Originally posted on NREIonline.com
Investors are diversifying their portfolios beyond the familiar urban construction developments that have driven multifamily sale volumes to new heights over the past two years. One perhaps unexpected area of focus has cropped up: student housing.
So just how interested are investors in student housing? Investment volumes in this space in 2016 increased 64.5 percent year-over-over compared to the 4.3 percent increase in the multifamily sector overall. While student housing has seen significant gains, it’s still only a small portion of the multifamily sector. In 2016, student housing accounted for 6.6 percent of total multifamily transaction volumes with a record $9.2 billion in activity.
As investor interest in student housing has increased, institutional capital has played a crucial role. Institutional investors accounted for nearly half of acquisitions in 2016.
Why is student housing such a good bet?
Looking at the math, it’s clear why investors are enthusiastic about student housing. As Millennials become the country’s largest living generation, university enrollment has shot up past 4.3 million.
National enrollment figures are expected to increase in both 2017 and 2018 compared to the current enrollment landscape, with the potential to add 100,000 or more students during that time frame. In addition to increasing enrollment, funding shortfalls across several states act as an additional driver of student housing solutions from the private sector.
Sunny side up
With so many students, supply has a ways to go to match demand.
A look at the numbers: 47,000 bed delivered in 2016 and an additional 43,800 beds are forecasted for 2017. That’s down compared to 2013-14, which saw respective annual deliveries of over 60,000. Despite this supply, the 2017 occupancy rate is forecasted by Axiometrics to be 96.1 percent.
The current pipeline of new supply is concentrated in the Sunbelt. Four of the top five universities for forecasted deliveries are Florida State University, Texas A&M University, Texas Tech University and Arizona State University. Each of these schools have at least 4,000 beds in their respective pipelines, led by Florida State’s 7,900. Annual effective rent growth has increased with new construction. Rents for privately owned student housing are expected to increase 2.9 percent in 2017. And that comes on the heels of a projected 2.9 percent gain in 2016 and a 3.6 percent gain in 2015.

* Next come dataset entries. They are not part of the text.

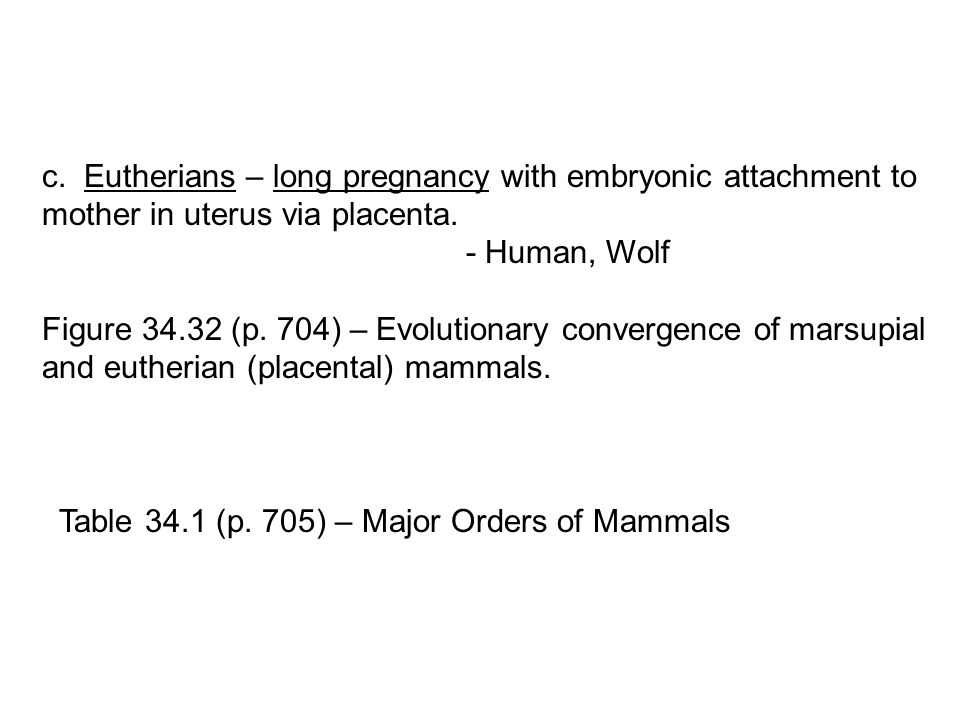 c. Eutherians – long pregnancy with embryonic attachment to mother in uterus via placenta.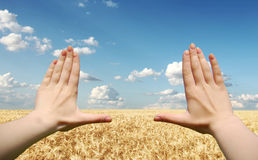 Frame made of hands at wheat field Royalty Free Stock Images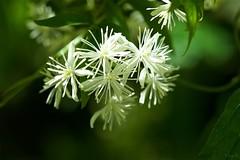 ボタンヅル Clematis apiifolia (takapata) Tags: sony sel90m28g ilce7m2 macro nature flower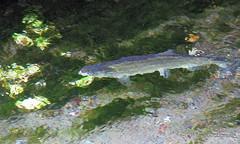 salmon (romamar76) Tags: salmon washington fish hatchery underwater abstract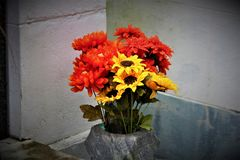 Flowers In A Graveyard. Vibrant flowers in a graveyard at dusk Royalty Free Stock Photo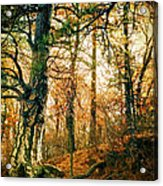 Through The Island Forest Acrylic Print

Investing in the investment of human capital
The tailwinds behind the market are strong, thanks in part to the evergreen emphasis on educational attainment. The numbers bare themselves out: In 2014, the median full-time worker over the age of 25 with a bachelor’s degree earned nearly 70.0 percent more than a similar worker with just a high school degree.
Consistent demand, stable net operating income and a favorable supply environment will continue to attract investors to student housing. College-age population growth and subsequent enrollments are expected to remain positive in coming years and balanced with larger labor market trends. However, there is reason to be cautious. As investor interest in the sector has increased, pricing has become competitive. Additionally, student housing affordability, the value of education and student debt have the potential to mute demand in some markets. Despite this, the underlying structure of the U.S. higher education system remains a leader globally, and alignment with best-in-class anchor institutions and local sponsors will remain critical to success.